Population Crisis

You don’t hear too much about the “population crisis” anymore. People assume that one way or another we can feed as many people as we want. And somehow we think it is good that as many people as possible should be kept alive. 

I’m an old curmudgeon who thinks the population levels of my youth in the 1950s were just dandy. Humans had managed to mess up parts of the planet, but a lot remained pristine. The oceans thrived, and climate alteration was moderate. So I believe that a lot of our problems would be solved if we just lost 5 or 6 billion folks, taking world population levels back to that time. 

I know we could support a lot more in some kind of tight fragile matrix. Perhaps the natural world as I remember it fondly was already beyond many of its tipping points. But I believe that when all is said and done in the long run the natural numbers level of the species, if it survives, will be much lower than now.

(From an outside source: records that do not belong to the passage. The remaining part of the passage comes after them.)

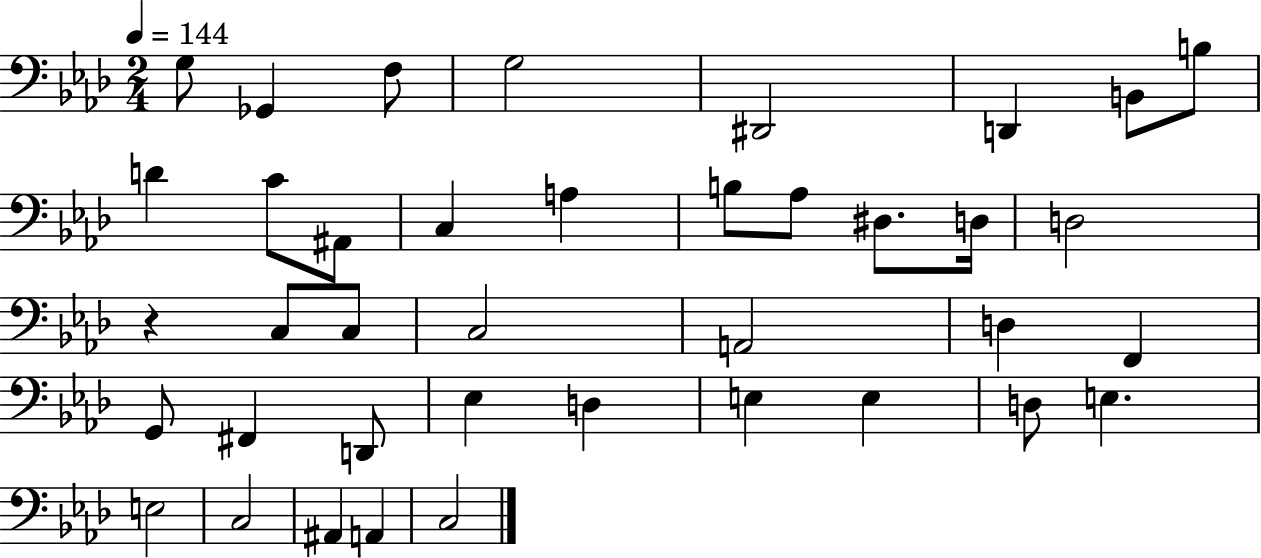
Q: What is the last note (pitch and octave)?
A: C3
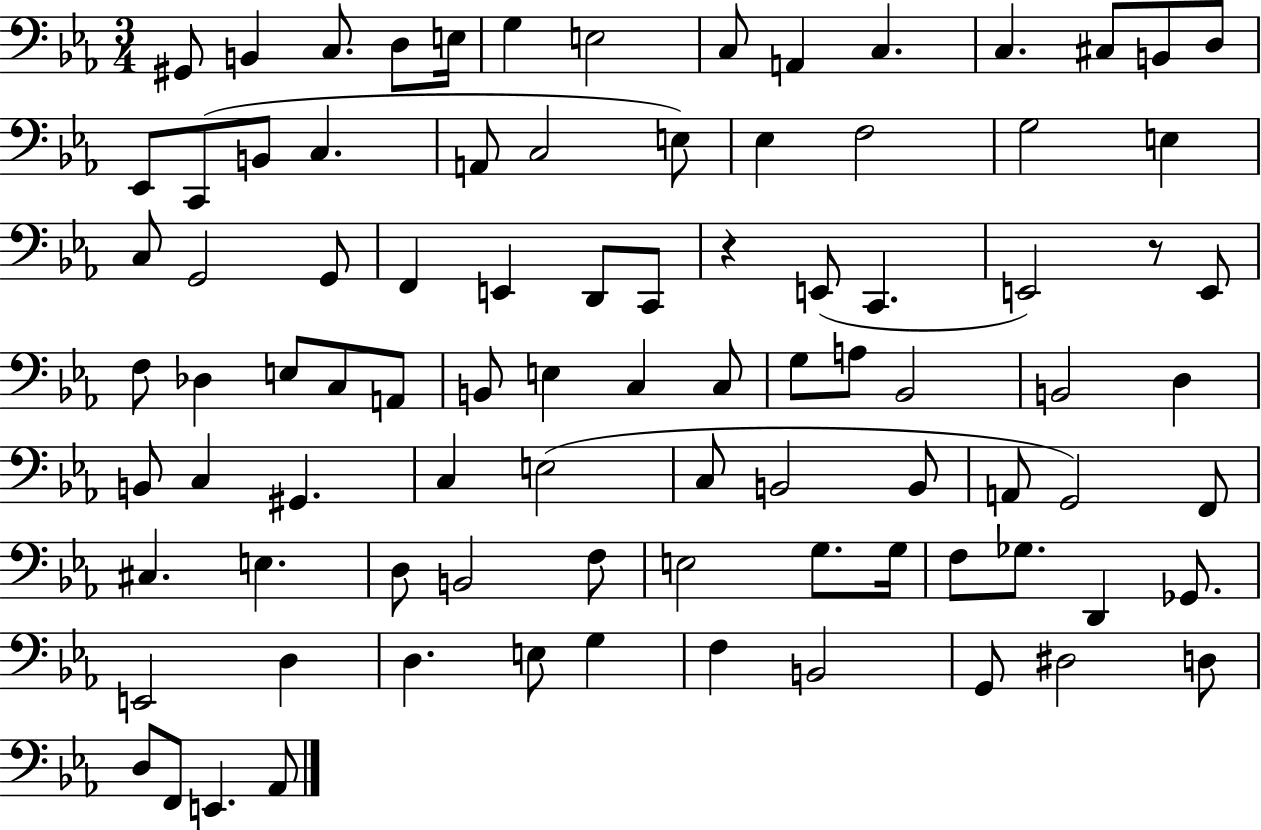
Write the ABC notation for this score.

X:1
T:Untitled
M:3/4
L:1/4
K:Eb
^G,,/2 B,, C,/2 D,/2 E,/4 G, E,2 C,/2 A,, C, C, ^C,/2 B,,/2 D,/2 _E,,/2 C,,/2 B,,/2 C, A,,/2 C,2 E,/2 _E, F,2 G,2 E, C,/2 G,,2 G,,/2 F,, E,, D,,/2 C,,/2 z E,,/2 C,, E,,2 z/2 E,,/2 F,/2 _D, E,/2 C,/2 A,,/2 B,,/2 E, C, C,/2 G,/2 A,/2 _B,,2 B,,2 D, B,,/2 C, ^G,, C, E,2 C,/2 B,,2 B,,/2 A,,/2 G,,2 F,,/2 ^C, E, D,/2 B,,2 F,/2 E,2 G,/2 G,/4 F,/2 _G,/2 D,, _G,,/2 E,,2 D, D, E,/2 G, F, B,,2 G,,/2 ^D,2 D,/2 D,/2 F,,/2 E,, _A,,/2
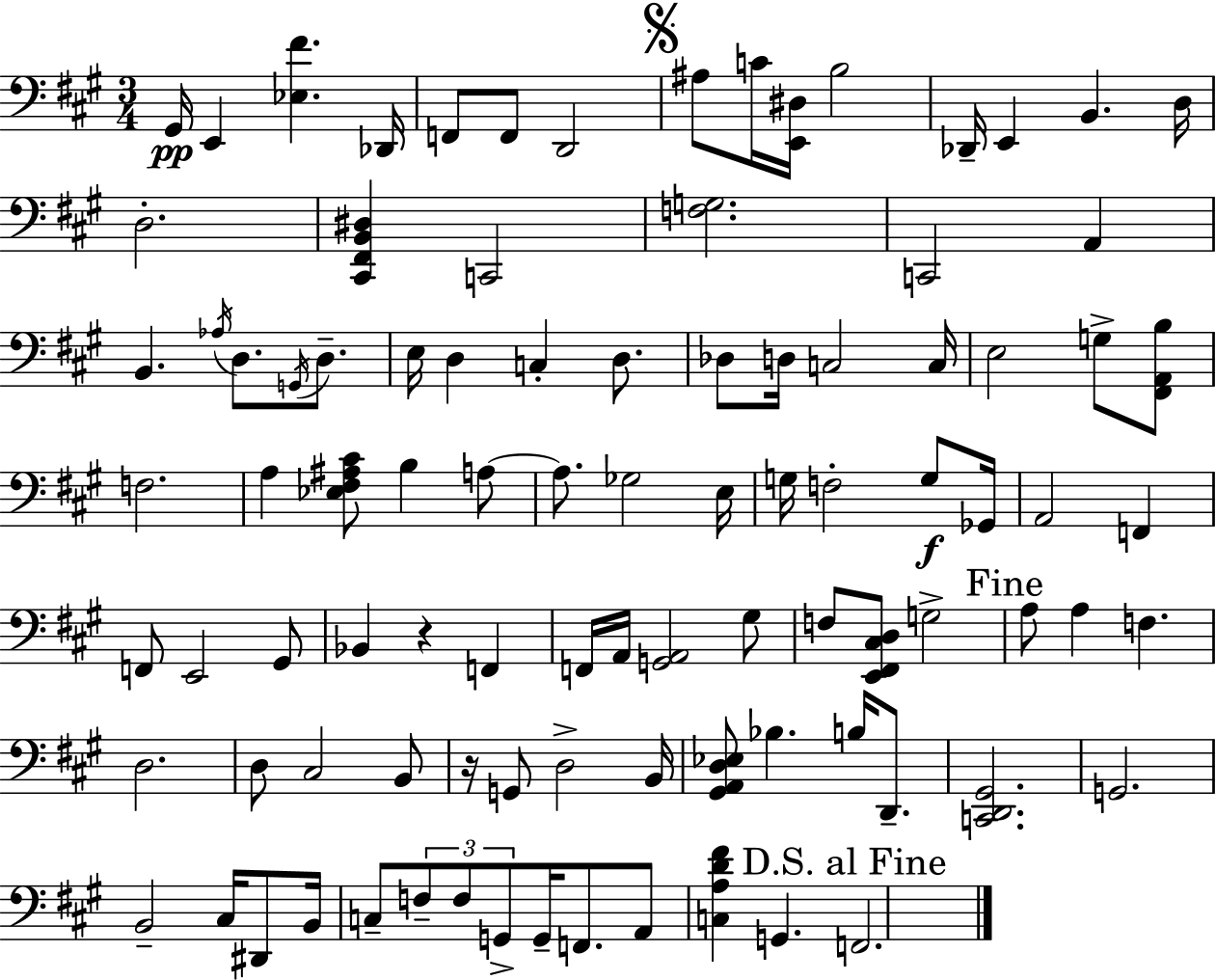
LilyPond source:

{
  \clef bass
  \numericTimeSignature
  \time 3/4
  \key a \major
  gis,16\pp e,4 <ees fis'>4. des,16 | f,8 f,8 d,2 | \mark \markup { \musicglyph "scripts.segno" } ais8 c'16 <e, dis>16 b2 | des,16-- e,4 b,4. d16 | \break d2.-. | <cis, fis, b, dis>4 c,2 | <f g>2. | c,2 a,4 | \break b,4. \acciaccatura { aes16 } d8. \acciaccatura { g,16 } d8.-- | e16 d4 c4-. d8. | des8 d16 c2 | c16 e2 g8-> | \break <fis, a, b>8 f2. | a4 <ees fis ais cis'>8 b4 | a8~~ a8. ges2 | e16 g16 f2-. g8\f | \break ges,16 a,2 f,4 | f,8 e,2 | gis,8 bes,4 r4 f,4 | f,16 a,16 <g, a,>2 | \break gis8 f8 <e, fis, cis d>8 g2-> | \mark "Fine" a8 a4 f4. | d2. | d8 cis2 | \break b,8 r16 g,8 d2-> | b,16 <gis, a, d ees>8 bes4. b16 d,8.-- | <c, d, gis,>2. | g,2. | \break b,2-- cis16 dis,8 | b,16 c8-- \tuplet 3/2 { f8-- f8 g,8-> } g,16-- f,8. | a,8 <c a d' fis'>4 g,4. | \mark "D.S. al Fine" f,2. | \break \bar "|."
}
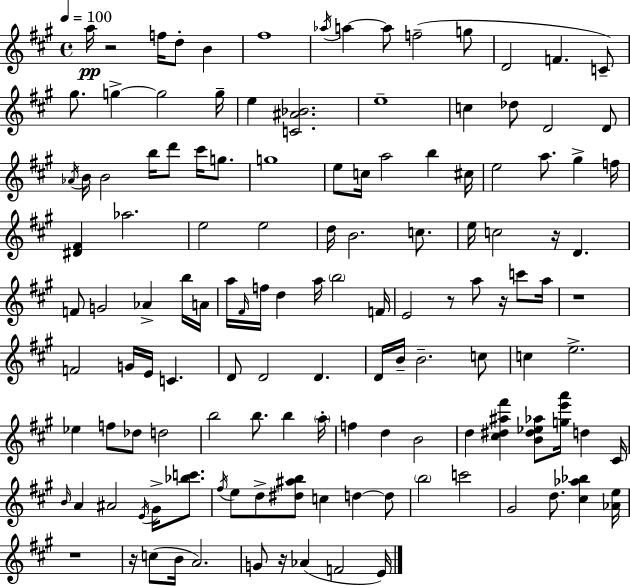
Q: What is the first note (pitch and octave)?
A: A5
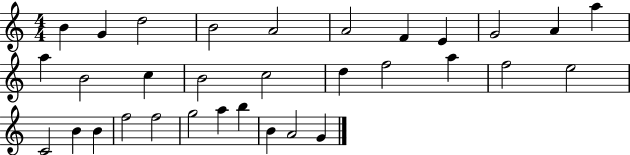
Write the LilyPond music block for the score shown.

{
  \clef treble
  \numericTimeSignature
  \time 4/4
  \key c \major
  b'4 g'4 d''2 | b'2 a'2 | a'2 f'4 e'4 | g'2 a'4 a''4 | \break a''4 b'2 c''4 | b'2 c''2 | d''4 f''2 a''4 | f''2 e''2 | \break c'2 b'4 b'4 | f''2 f''2 | g''2 a''4 b''4 | b'4 a'2 g'4 | \break \bar "|."
}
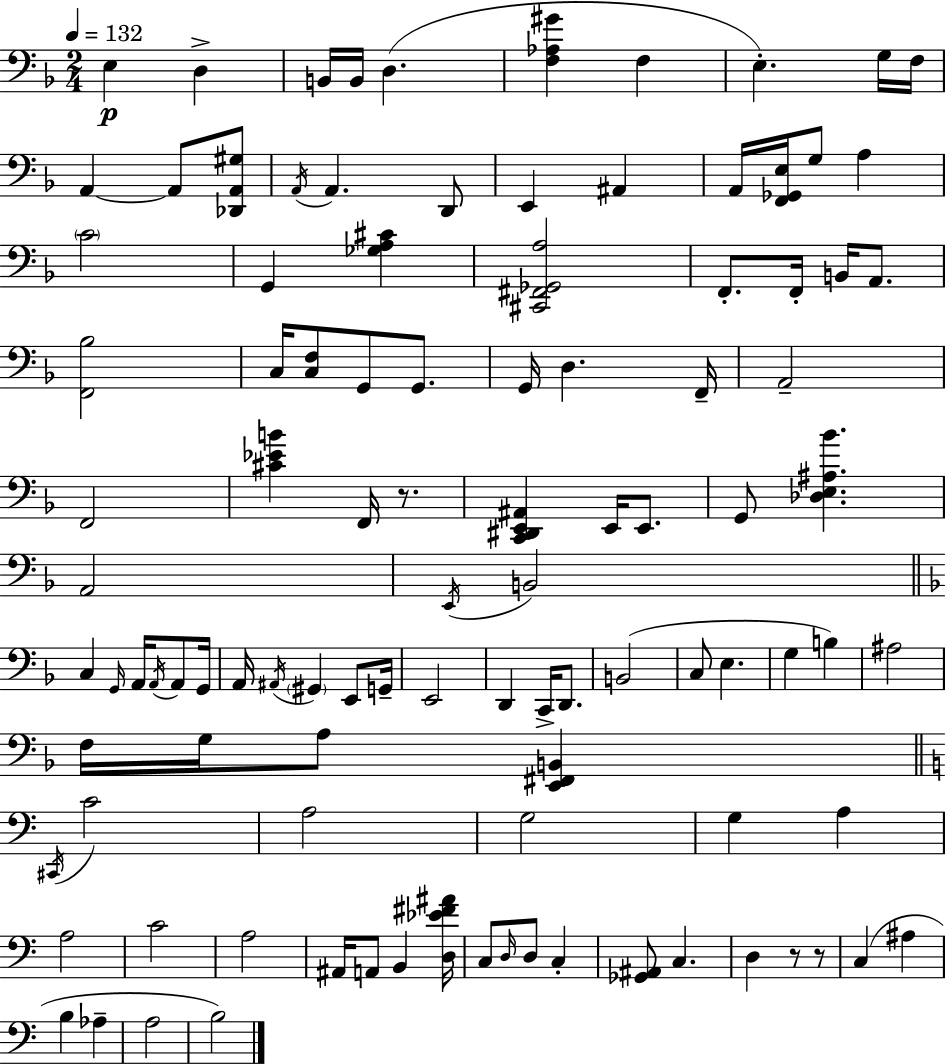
{
  \clef bass
  \numericTimeSignature
  \time 2/4
  \key d \minor
  \tempo 4 = 132
  \repeat volta 2 { e4\p d4-> | b,16 b,16 d4.( | <f aes gis'>4 f4 | e4.-.) g16 f16 | \break a,4~~ a,8 <des, a, gis>8 | \acciaccatura { a,16 } a,4. d,8 | e,4 ais,4 | a,16 <f, ges, e>16 g8 a4 | \break \parenthesize c'2 | g,4 <ges a cis'>4 | <cis, fis, ges, a>2 | f,8.-. f,16-. b,16 a,8. | \break <f, bes>2 | c16 <c f>8 g,8 g,8. | g,16 d4. | f,16-- a,2-- | \break f,2 | <cis' ees' b'>4 f,16 r8. | <c, dis, e, ais,>4 e,16 e,8. | g,8 <des e ais bes'>4. | \break a,2 | \acciaccatura { e,16 } b,2 | \bar "||" \break \key d \minor c4 \grace { g,16 } a,16 \acciaccatura { a,16 } a,8 | g,16 a,16 \acciaccatura { ais,16 } \parenthesize gis,4 | e,8 g,16-- e,2 | d,4 c,16-> | \break d,8. b,2( | c8 e4. | g4 b4) | ais2 | \break f16 g16 a8 <e, fis, b,>4 | \bar "||" \break \key a \minor \acciaccatura { cis,16 } c'2 | a2 | g2 | g4 a4 | \break a2 | c'2 | a2 | ais,16 a,8 b,4 | \break <d ees' fis' ais'>16 c8 \grace { d16 } d8 c4-. | <ges, ais,>8 c4. | d4 r8 | r8 c4( ais4 | \break b4 aes4-- | a2 | b2) | } \bar "|."
}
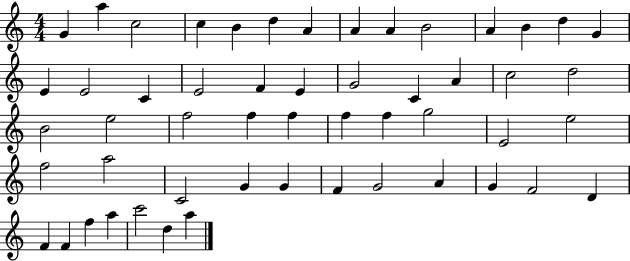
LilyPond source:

{
  \clef treble
  \numericTimeSignature
  \time 4/4
  \key c \major
  g'4 a''4 c''2 | c''4 b'4 d''4 a'4 | a'4 a'4 b'2 | a'4 b'4 d''4 g'4 | \break e'4 e'2 c'4 | e'2 f'4 e'4 | g'2 c'4 a'4 | c''2 d''2 | \break b'2 e''2 | f''2 f''4 f''4 | f''4 f''4 g''2 | e'2 e''2 | \break f''2 a''2 | c'2 g'4 g'4 | f'4 g'2 a'4 | g'4 f'2 d'4 | \break f'4 f'4 f''4 a''4 | c'''2 d''4 a''4 | \bar "|."
}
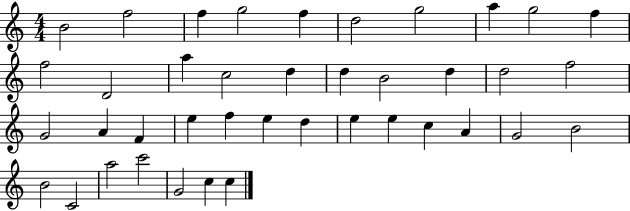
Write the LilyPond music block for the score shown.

{
  \clef treble
  \numericTimeSignature
  \time 4/4
  \key c \major
  b'2 f''2 | f''4 g''2 f''4 | d''2 g''2 | a''4 g''2 f''4 | \break f''2 d'2 | a''4 c''2 d''4 | d''4 b'2 d''4 | d''2 f''2 | \break g'2 a'4 f'4 | e''4 f''4 e''4 d''4 | e''4 e''4 c''4 a'4 | g'2 b'2 | \break b'2 c'2 | a''2 c'''2 | g'2 c''4 c''4 | \bar "|."
}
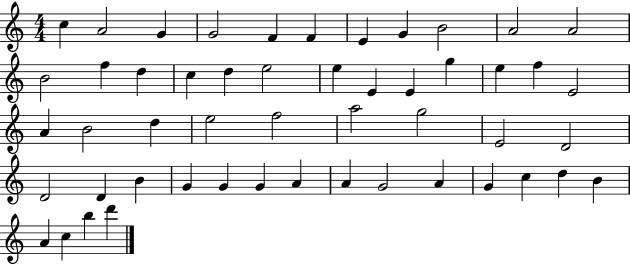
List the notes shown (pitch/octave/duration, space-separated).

C5/q A4/h G4/q G4/h F4/q F4/q E4/q G4/q B4/h A4/h A4/h B4/h F5/q D5/q C5/q D5/q E5/h E5/q E4/q E4/q G5/q E5/q F5/q E4/h A4/q B4/h D5/q E5/h F5/h A5/h G5/h E4/h D4/h D4/h D4/q B4/q G4/q G4/q G4/q A4/q A4/q G4/h A4/q G4/q C5/q D5/q B4/q A4/q C5/q B5/q D6/q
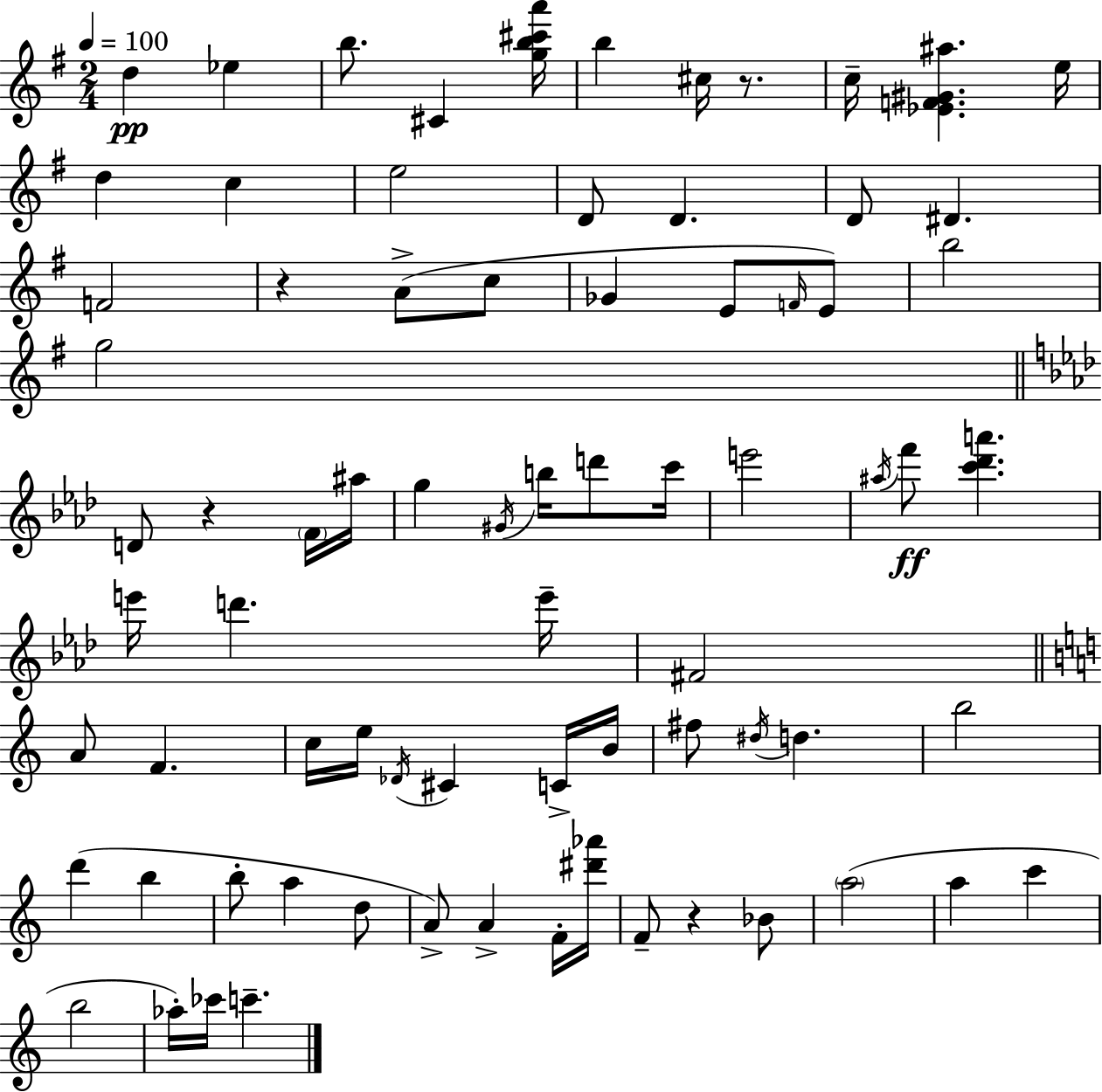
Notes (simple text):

D5/q Eb5/q B5/e. C#4/q [G5,B5,C#6,A6]/s B5/q C#5/s R/e. C5/s [Eb4,F4,G#4,A#5]/q. E5/s D5/q C5/q E5/h D4/e D4/q. D4/e D#4/q. F4/h R/q A4/e C5/e Gb4/q E4/e F4/s E4/e B5/h G5/h D4/e R/q F4/s A#5/s G5/q G#4/s B5/s D6/e C6/s E6/h A#5/s F6/e [C6,Db6,A6]/q. E6/s D6/q. E6/s F#4/h A4/e F4/q. C5/s E5/s Db4/s C#4/q C4/s B4/s F#5/e D#5/s D5/q. B5/h D6/q B5/q B5/e A5/q D5/e A4/e A4/q F4/s [D#6,Ab6]/s F4/e R/q Bb4/e A5/h A5/q C6/q B5/h Ab5/s CES6/s C6/q.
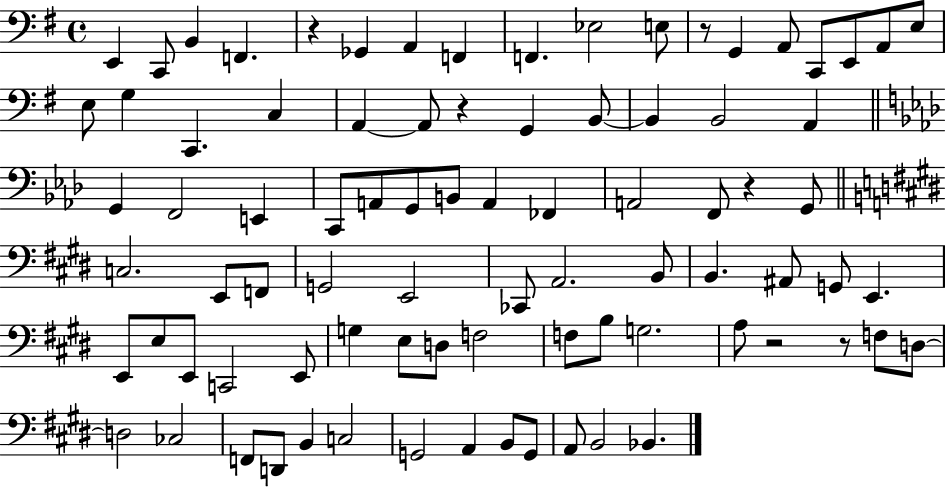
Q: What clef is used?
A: bass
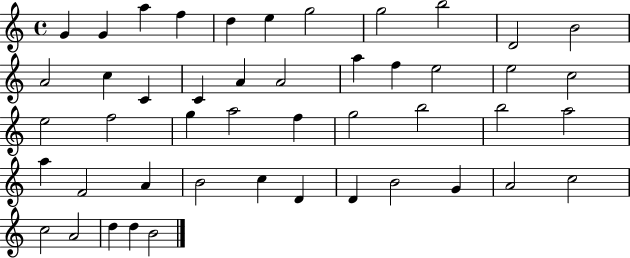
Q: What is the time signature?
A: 4/4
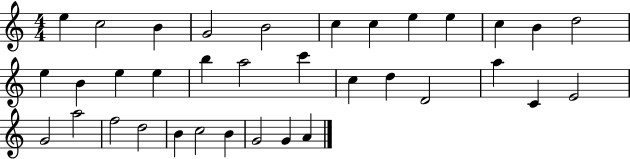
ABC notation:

X:1
T:Untitled
M:4/4
L:1/4
K:C
e c2 B G2 B2 c c e e c B d2 e B e e b a2 c' c d D2 a C E2 G2 a2 f2 d2 B c2 B G2 G A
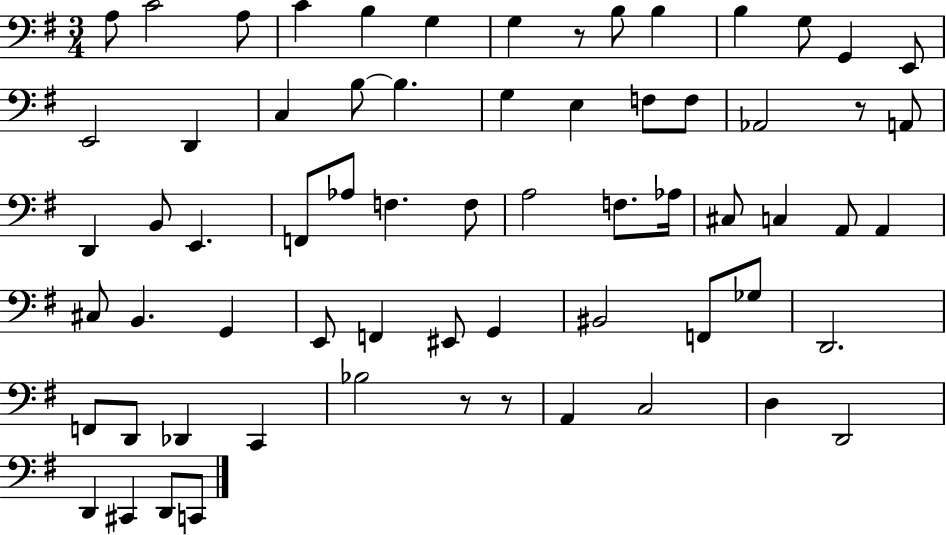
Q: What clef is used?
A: bass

Civilization would be fine with a “mere” one or two billion. Depending, of course, on the way that level comes about. But I had my life and times, and I can only hope something like it could one day arrive again. 

“Life” doesn’t really care. Bacteria are happy no matter if the dominant species is humans, dinosaurs, mice, or cockroaches. Or trees, for that matter. And I suspect that no matter how inhospitable the Earth finally becomes, it will remain nicer than Mars or anywhere else for a few billion years more.